Page text =
Jeremy Jouve performs at Portland Classic Guitar.

Jeremy Jouve performs at Portland Classic Guitar.

March 13
Marylhurst University’s Wiegand Hall, Portland.
In this Portland Classic Guitar recital, the prizewinning young French guitarist plays music by French and Spanish composers including Mompou, Falla, Rodrigo, and more.

 

Charlemagne Palestine

March 13–14, Yale Union, 800 SE 10th Ave., Portland.

March 15, Agnes Flanagan Chapel, Lewis and Clark College, 0614 SW Palatine Hill Road, Portland.

Read my Willamette Week preview of the legendary New York downtown composer/artist/performer.

 

Portland Columbia Symphony Orchestra

March 13, First United Methodist Church, 1838 SW Jefferson St., Portland.

March 15, Mt. Hood Community College Theater, NE 29th St. & Kane Dr., Gresham.

Like Maia Hoffman and Ben Grosvenor,  Keith Buncke is a prodigy who’s now principal bassoonist with one of America’s finest orchestras, the Chicago Symphony. Having just reached drinking age, the PYP alum returns home to perform with our own CSO in music by Villa Lobos and Weber. The rest of the orchestra’s commendably varied and unusual program — the dances from Manuel de Falla’s magnificent ballet The Three Cornered Hat, Rimsky-Korsakov’s Spanish Caprice, Enescu’s Romanian Rhapsody — is pretty attractive, too.

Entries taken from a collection
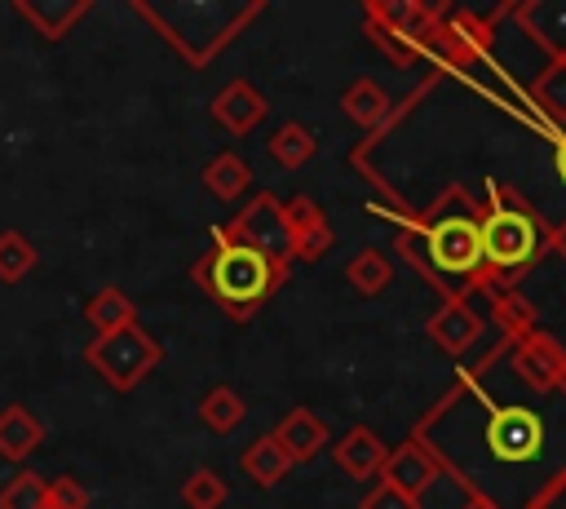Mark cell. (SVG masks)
I'll use <instances>...</instances> for the list:
<instances>
[{
    "instance_id": "20",
    "label": "cell",
    "mask_w": 566,
    "mask_h": 509,
    "mask_svg": "<svg viewBox=\"0 0 566 509\" xmlns=\"http://www.w3.org/2000/svg\"><path fill=\"white\" fill-rule=\"evenodd\" d=\"M84 319H88L93 336H111V332L137 323V305H133V297H128L124 288L106 283V288H97V292L84 301Z\"/></svg>"
},
{
    "instance_id": "28",
    "label": "cell",
    "mask_w": 566,
    "mask_h": 509,
    "mask_svg": "<svg viewBox=\"0 0 566 509\" xmlns=\"http://www.w3.org/2000/svg\"><path fill=\"white\" fill-rule=\"evenodd\" d=\"M226 496H230V487H226V478L217 469H195L181 482V505L186 509H221Z\"/></svg>"
},
{
    "instance_id": "27",
    "label": "cell",
    "mask_w": 566,
    "mask_h": 509,
    "mask_svg": "<svg viewBox=\"0 0 566 509\" xmlns=\"http://www.w3.org/2000/svg\"><path fill=\"white\" fill-rule=\"evenodd\" d=\"M40 266V248L22 230H0V283H22Z\"/></svg>"
},
{
    "instance_id": "11",
    "label": "cell",
    "mask_w": 566,
    "mask_h": 509,
    "mask_svg": "<svg viewBox=\"0 0 566 509\" xmlns=\"http://www.w3.org/2000/svg\"><path fill=\"white\" fill-rule=\"evenodd\" d=\"M504 18L548 53V62H566V0H517L504 4Z\"/></svg>"
},
{
    "instance_id": "6",
    "label": "cell",
    "mask_w": 566,
    "mask_h": 509,
    "mask_svg": "<svg viewBox=\"0 0 566 509\" xmlns=\"http://www.w3.org/2000/svg\"><path fill=\"white\" fill-rule=\"evenodd\" d=\"M84 363L115 389V394H128L137 389L159 363H164V345L142 328V323H128L111 336H93L84 345Z\"/></svg>"
},
{
    "instance_id": "34",
    "label": "cell",
    "mask_w": 566,
    "mask_h": 509,
    "mask_svg": "<svg viewBox=\"0 0 566 509\" xmlns=\"http://www.w3.org/2000/svg\"><path fill=\"white\" fill-rule=\"evenodd\" d=\"M548 248H553V252H557V257L566 261V226H557V230H548Z\"/></svg>"
},
{
    "instance_id": "12",
    "label": "cell",
    "mask_w": 566,
    "mask_h": 509,
    "mask_svg": "<svg viewBox=\"0 0 566 509\" xmlns=\"http://www.w3.org/2000/svg\"><path fill=\"white\" fill-rule=\"evenodd\" d=\"M509 345V359H513V372L539 389H553V385H566V350L548 336V332H526L517 341H504Z\"/></svg>"
},
{
    "instance_id": "16",
    "label": "cell",
    "mask_w": 566,
    "mask_h": 509,
    "mask_svg": "<svg viewBox=\"0 0 566 509\" xmlns=\"http://www.w3.org/2000/svg\"><path fill=\"white\" fill-rule=\"evenodd\" d=\"M270 438L283 447V456L296 465V460H310V456H318L323 447H327V420L318 416V412H310V407H292L274 429H270Z\"/></svg>"
},
{
    "instance_id": "23",
    "label": "cell",
    "mask_w": 566,
    "mask_h": 509,
    "mask_svg": "<svg viewBox=\"0 0 566 509\" xmlns=\"http://www.w3.org/2000/svg\"><path fill=\"white\" fill-rule=\"evenodd\" d=\"M239 469H243L256 487H274V482L292 469V460L283 456V447H279L270 434H261L256 443H248V447L239 451Z\"/></svg>"
},
{
    "instance_id": "13",
    "label": "cell",
    "mask_w": 566,
    "mask_h": 509,
    "mask_svg": "<svg viewBox=\"0 0 566 509\" xmlns=\"http://www.w3.org/2000/svg\"><path fill=\"white\" fill-rule=\"evenodd\" d=\"M433 478H438V460H433V456L424 451V443H416L411 434H407L394 451H385V465H380V482H385V487H394V491L420 500L424 487H433Z\"/></svg>"
},
{
    "instance_id": "4",
    "label": "cell",
    "mask_w": 566,
    "mask_h": 509,
    "mask_svg": "<svg viewBox=\"0 0 566 509\" xmlns=\"http://www.w3.org/2000/svg\"><path fill=\"white\" fill-rule=\"evenodd\" d=\"M287 274H292V266L270 261L265 252L226 239L217 226H212V248L190 266V279L203 288V297H212L239 323L252 319L274 297V288L287 283Z\"/></svg>"
},
{
    "instance_id": "18",
    "label": "cell",
    "mask_w": 566,
    "mask_h": 509,
    "mask_svg": "<svg viewBox=\"0 0 566 509\" xmlns=\"http://www.w3.org/2000/svg\"><path fill=\"white\" fill-rule=\"evenodd\" d=\"M44 443V425L27 403H4L0 407V456L4 460H27Z\"/></svg>"
},
{
    "instance_id": "2",
    "label": "cell",
    "mask_w": 566,
    "mask_h": 509,
    "mask_svg": "<svg viewBox=\"0 0 566 509\" xmlns=\"http://www.w3.org/2000/svg\"><path fill=\"white\" fill-rule=\"evenodd\" d=\"M376 217L398 226V248L402 257L442 292V297H464L473 292L486 270H482V243H478V212L482 204L464 195L460 186H447L429 208H371Z\"/></svg>"
},
{
    "instance_id": "30",
    "label": "cell",
    "mask_w": 566,
    "mask_h": 509,
    "mask_svg": "<svg viewBox=\"0 0 566 509\" xmlns=\"http://www.w3.org/2000/svg\"><path fill=\"white\" fill-rule=\"evenodd\" d=\"M40 509H88V491L75 474H57L44 491V505Z\"/></svg>"
},
{
    "instance_id": "3",
    "label": "cell",
    "mask_w": 566,
    "mask_h": 509,
    "mask_svg": "<svg viewBox=\"0 0 566 509\" xmlns=\"http://www.w3.org/2000/svg\"><path fill=\"white\" fill-rule=\"evenodd\" d=\"M133 13L164 35L181 62H190L195 71H203L226 44H234V35H243V27H252L265 4L261 0H133Z\"/></svg>"
},
{
    "instance_id": "29",
    "label": "cell",
    "mask_w": 566,
    "mask_h": 509,
    "mask_svg": "<svg viewBox=\"0 0 566 509\" xmlns=\"http://www.w3.org/2000/svg\"><path fill=\"white\" fill-rule=\"evenodd\" d=\"M49 482L35 469H18L4 487H0V509H40L44 505Z\"/></svg>"
},
{
    "instance_id": "1",
    "label": "cell",
    "mask_w": 566,
    "mask_h": 509,
    "mask_svg": "<svg viewBox=\"0 0 566 509\" xmlns=\"http://www.w3.org/2000/svg\"><path fill=\"white\" fill-rule=\"evenodd\" d=\"M411 438L491 509H535L566 478V385L539 389L513 372L495 341L455 372L442 398L411 425Z\"/></svg>"
},
{
    "instance_id": "9",
    "label": "cell",
    "mask_w": 566,
    "mask_h": 509,
    "mask_svg": "<svg viewBox=\"0 0 566 509\" xmlns=\"http://www.w3.org/2000/svg\"><path fill=\"white\" fill-rule=\"evenodd\" d=\"M469 297L478 301V310L486 314V323H495L500 341H517V336L535 332V319H539V314H535V301H531L526 292H517L513 283L486 274Z\"/></svg>"
},
{
    "instance_id": "31",
    "label": "cell",
    "mask_w": 566,
    "mask_h": 509,
    "mask_svg": "<svg viewBox=\"0 0 566 509\" xmlns=\"http://www.w3.org/2000/svg\"><path fill=\"white\" fill-rule=\"evenodd\" d=\"M358 509H420V500H411V496H402V491H394V487H371L367 496H363V505Z\"/></svg>"
},
{
    "instance_id": "32",
    "label": "cell",
    "mask_w": 566,
    "mask_h": 509,
    "mask_svg": "<svg viewBox=\"0 0 566 509\" xmlns=\"http://www.w3.org/2000/svg\"><path fill=\"white\" fill-rule=\"evenodd\" d=\"M535 509H566V478L557 482V487H548L544 496H539V505Z\"/></svg>"
},
{
    "instance_id": "5",
    "label": "cell",
    "mask_w": 566,
    "mask_h": 509,
    "mask_svg": "<svg viewBox=\"0 0 566 509\" xmlns=\"http://www.w3.org/2000/svg\"><path fill=\"white\" fill-rule=\"evenodd\" d=\"M478 243H482V270L491 279L513 283L548 248V226L535 217V208L517 190H509L504 181L491 177L486 204L478 212Z\"/></svg>"
},
{
    "instance_id": "22",
    "label": "cell",
    "mask_w": 566,
    "mask_h": 509,
    "mask_svg": "<svg viewBox=\"0 0 566 509\" xmlns=\"http://www.w3.org/2000/svg\"><path fill=\"white\" fill-rule=\"evenodd\" d=\"M199 181L217 195V199H226V204H234L239 195H248V186H252V168L234 155V150H221V155H212L208 164H203V173H199Z\"/></svg>"
},
{
    "instance_id": "10",
    "label": "cell",
    "mask_w": 566,
    "mask_h": 509,
    "mask_svg": "<svg viewBox=\"0 0 566 509\" xmlns=\"http://www.w3.org/2000/svg\"><path fill=\"white\" fill-rule=\"evenodd\" d=\"M283 230H287V257H292V261H318V257H327L332 243H336L327 212H323L310 195H292V199L283 204Z\"/></svg>"
},
{
    "instance_id": "8",
    "label": "cell",
    "mask_w": 566,
    "mask_h": 509,
    "mask_svg": "<svg viewBox=\"0 0 566 509\" xmlns=\"http://www.w3.org/2000/svg\"><path fill=\"white\" fill-rule=\"evenodd\" d=\"M424 332H429V341H433L438 350H447L451 359H464V354H473V350L482 345V336H486V314L478 310V301H473L469 292H464V297H442L438 310L429 314Z\"/></svg>"
},
{
    "instance_id": "15",
    "label": "cell",
    "mask_w": 566,
    "mask_h": 509,
    "mask_svg": "<svg viewBox=\"0 0 566 509\" xmlns=\"http://www.w3.org/2000/svg\"><path fill=\"white\" fill-rule=\"evenodd\" d=\"M93 13V0H13V18L27 22L40 40H66L80 18Z\"/></svg>"
},
{
    "instance_id": "17",
    "label": "cell",
    "mask_w": 566,
    "mask_h": 509,
    "mask_svg": "<svg viewBox=\"0 0 566 509\" xmlns=\"http://www.w3.org/2000/svg\"><path fill=\"white\" fill-rule=\"evenodd\" d=\"M332 460L340 465V474H349L354 482H363V478H376V474H380V465H385V443H380L367 425H354V429H345V434L332 443Z\"/></svg>"
},
{
    "instance_id": "24",
    "label": "cell",
    "mask_w": 566,
    "mask_h": 509,
    "mask_svg": "<svg viewBox=\"0 0 566 509\" xmlns=\"http://www.w3.org/2000/svg\"><path fill=\"white\" fill-rule=\"evenodd\" d=\"M340 111H345V120H354L358 128H376V124L389 115V93H385L376 80H354V84L340 93Z\"/></svg>"
},
{
    "instance_id": "21",
    "label": "cell",
    "mask_w": 566,
    "mask_h": 509,
    "mask_svg": "<svg viewBox=\"0 0 566 509\" xmlns=\"http://www.w3.org/2000/svg\"><path fill=\"white\" fill-rule=\"evenodd\" d=\"M265 150H270V159L279 164V168H287V173H296V168H305L310 159H314V150H318V137L301 124V120H283L270 137H265Z\"/></svg>"
},
{
    "instance_id": "7",
    "label": "cell",
    "mask_w": 566,
    "mask_h": 509,
    "mask_svg": "<svg viewBox=\"0 0 566 509\" xmlns=\"http://www.w3.org/2000/svg\"><path fill=\"white\" fill-rule=\"evenodd\" d=\"M217 230H221L226 239L243 243V248L265 252L270 261L292 266V257H287V230H283V199H274L270 190H256V195H252L230 221H221Z\"/></svg>"
},
{
    "instance_id": "33",
    "label": "cell",
    "mask_w": 566,
    "mask_h": 509,
    "mask_svg": "<svg viewBox=\"0 0 566 509\" xmlns=\"http://www.w3.org/2000/svg\"><path fill=\"white\" fill-rule=\"evenodd\" d=\"M553 168H557V177L566 181V128L553 137Z\"/></svg>"
},
{
    "instance_id": "35",
    "label": "cell",
    "mask_w": 566,
    "mask_h": 509,
    "mask_svg": "<svg viewBox=\"0 0 566 509\" xmlns=\"http://www.w3.org/2000/svg\"><path fill=\"white\" fill-rule=\"evenodd\" d=\"M460 509H491V505H486V500H473V496H469V500H464Z\"/></svg>"
},
{
    "instance_id": "25",
    "label": "cell",
    "mask_w": 566,
    "mask_h": 509,
    "mask_svg": "<svg viewBox=\"0 0 566 509\" xmlns=\"http://www.w3.org/2000/svg\"><path fill=\"white\" fill-rule=\"evenodd\" d=\"M243 416H248V403H243V394L230 389V385H212V389L199 398V420H203L212 434H230V429H239Z\"/></svg>"
},
{
    "instance_id": "19",
    "label": "cell",
    "mask_w": 566,
    "mask_h": 509,
    "mask_svg": "<svg viewBox=\"0 0 566 509\" xmlns=\"http://www.w3.org/2000/svg\"><path fill=\"white\" fill-rule=\"evenodd\" d=\"M531 111L562 133L566 128V62H544L531 80Z\"/></svg>"
},
{
    "instance_id": "26",
    "label": "cell",
    "mask_w": 566,
    "mask_h": 509,
    "mask_svg": "<svg viewBox=\"0 0 566 509\" xmlns=\"http://www.w3.org/2000/svg\"><path fill=\"white\" fill-rule=\"evenodd\" d=\"M345 279L354 283V292L376 297V292H385V288L394 283V261H389L380 248H363V252H354V257L345 261Z\"/></svg>"
},
{
    "instance_id": "14",
    "label": "cell",
    "mask_w": 566,
    "mask_h": 509,
    "mask_svg": "<svg viewBox=\"0 0 566 509\" xmlns=\"http://www.w3.org/2000/svg\"><path fill=\"white\" fill-rule=\"evenodd\" d=\"M212 120L230 133V137H243V133H252L265 115H270V102H265V93L256 89V84H248V80H230L217 97H212Z\"/></svg>"
}]
</instances>
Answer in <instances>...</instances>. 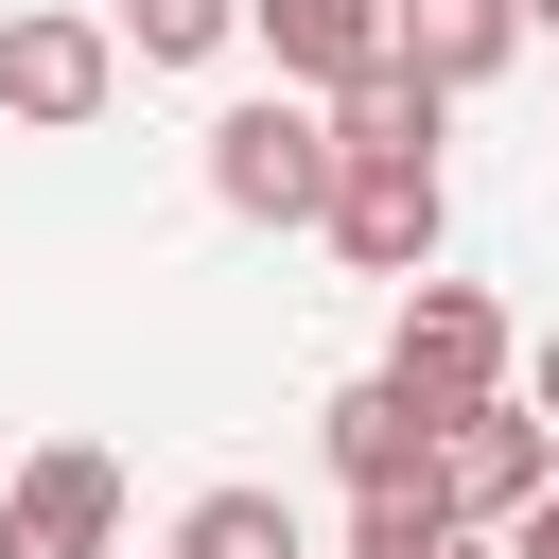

Tasks to perform =
(a) Answer these questions from the concert listings:
(i) Where does Jeremy Jouve's recital take place?
(ii) On which dates does Charlemagne Palestine appear at Yale Union?
(iii) Which orchestra employs Keith Buncke as principal bassoonist?
(b) Reproduce a passage of the concert listings word for word, starting with "Read my Willamette" and going on through "Kane Dr., Gresham.".
(c) Resume the concert listings from the point where they stop.

Results in order =
(a)
(i) Marylhurst University's Wiegand Hall, Portland.
(ii) March 13–14.
(iii) The Chicago Symphony.

(b)
Read my Willamette Week preview of the legendary New York downtown composer/artist/performer.

 

Portland Columbia Symphony Orchestra

March 13, First United Methodist Church, 1838 SW Jefferson St., Portland.

March 15, Mt. Hood Community College Theater, NE 29th St. & Kane Dr., Gresham.

(c)
 

“Sweeney Todd,” Eugene Opera

March 13 & 15

Hult Center, Eugene.

Read my ArtsWatch preview.

 

Consonare Chorale

March 14

First Congregational Church, 1126 SW Park Ave., Portland.

With St. Patrick’s Day night, the choir enlists a Celtic band, along with guitar, percussion and string quartet to perform music from Frozen, and works by Samuel Barber, Conspirare director Craig Hella Johnson, an Irish tune or three, and music by the popular young Norwegian composer Ola Gjeilo.

 

Linda Woody & Friends
March 15
Lake Oswego United Methodist Church, 1855 South Shore Blvd., Lake Oswego.
Read my Willamette Week preview of this Cascadia Composers concert commemorating the end of World War II.

 

Oregon Bach Collegium

March 15

United Lutheran Church, 2230 Washington Street, Eugene.

In this intimately staged recital, with listeners surrounding her harpsichord, historically informed keyboard player Margret Gries performs music by J. S. Bach from The Well-Tempered Clavier Book II, the Overture in the French Style, and more.

 

Oregon Symphony with Thomas Lauderdale
March 14-16
Arlene Schnitzer Concert Hall, Portland.
Read my Willamette Week preview of the Pink Martini pianist’s latest turn with the big band.

 

Oregon Guitar Trio

March 15

First United Methodist Church, 1376 Olive Street, Eugene.

David Rogers, Matt Gwinup, and David Kelley perform music by Jean-Baptiste Lully, Gustav Holst, Brazilian tunes, the theme to the video game The Legend of Zelda, >and more.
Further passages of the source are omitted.